Determine the molar mass of CuSO4 (the solute) in a 1.0M aqueous solution of CuSO4

inna [77]

Answer:

See explanation.

Explanation:

Hello,

In this case, we could have two possible solutions:

A) If you are asking for the molar mass, you should use the atomic mass of each element forming the compound, that is copper, sulfur and four times oxygen, so you can compute it as shown below:

$M_{CuSO_4}=m_{Cu}+m_{S}+4*m_{O}=63.546 g/mol+32.00g/mol+4*16.00g/mol\\\\M_{CuSO_4}=159.546g/mol$

That is the mass of copper (II) sulfate contained in 1 mol of substance.

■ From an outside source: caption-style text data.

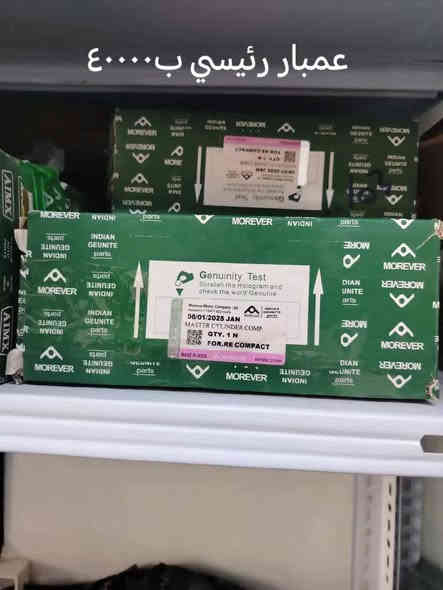 عرض لمدة ثلاثه ايام فقط العنوان مجمع حطين
*********** ابو علي
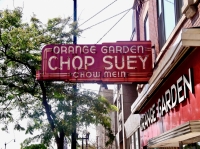 Orange Garden, Irving Park Road near Lincoln Avenue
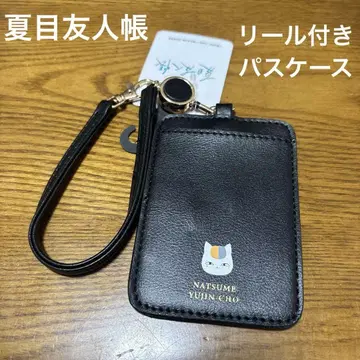 택 포함 새상품 나츠메 우인장 낚시릴 달린 패스 케이스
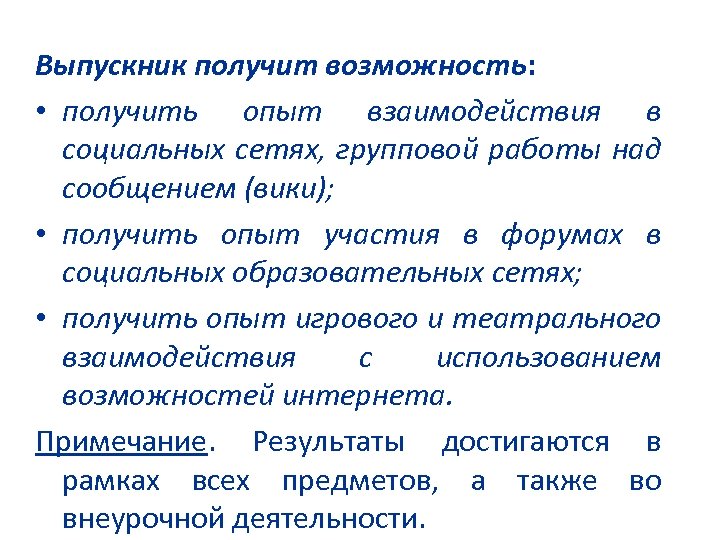 Выпускник получит возможность: • получить опыт взаимодействия в социальных сетях, групповой работы над сообщением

B) On the other hand, if you need to compute the moles, forming a 1.0-M solution of copper (II) sulfate, you need the volume of the solution in litres as an additional data considering the formula of molarity:

$M=\frac{n_{solute}}{V_{solution}}$

So you can solve for the moles of the solute:

$n_{solute}=M*V_{solution}$

Nonetheless, we do not know the volume of the solution, so the moles of copper (II) sulfate could not be determined. Anyway, for an assumed volume of 1.5 L of solution, we could obtain:

$n_{solute}=1mol/L*1.5L=1.5mol$